WHAT YOU HAVE TO DO
Copy out the entries below with "camera" switched to "viewer" everywhere it appears, changing nothing else. Leave the pictures out.

SUPPLIED RECORDS
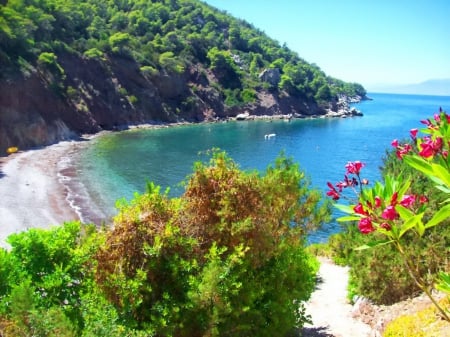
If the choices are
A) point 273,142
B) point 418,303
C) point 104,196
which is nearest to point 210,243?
point 418,303

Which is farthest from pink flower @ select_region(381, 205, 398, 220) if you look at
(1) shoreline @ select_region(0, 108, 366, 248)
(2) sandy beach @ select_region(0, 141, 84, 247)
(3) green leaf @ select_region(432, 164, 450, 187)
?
(2) sandy beach @ select_region(0, 141, 84, 247)

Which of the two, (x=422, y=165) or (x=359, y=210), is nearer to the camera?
(x=422, y=165)

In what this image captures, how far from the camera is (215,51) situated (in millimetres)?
133250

OUTPUT
If the choices are
A) point 273,142
B) point 418,303
C) point 104,196
which is nearest to point 210,243?
point 418,303

Which is farthest from pink flower @ select_region(381, 205, 398, 220) if you look at
(1) shoreline @ select_region(0, 108, 366, 248)
(2) sandy beach @ select_region(0, 141, 84, 247)
(3) green leaf @ select_region(432, 164, 450, 187)
?
(2) sandy beach @ select_region(0, 141, 84, 247)

Which of the two, (x=422, y=165) or (x=359, y=210), is nearer to the viewer?
(x=422, y=165)

In what this image captures, how far from the viewer is (215,51) situated (in millimetres)?
133250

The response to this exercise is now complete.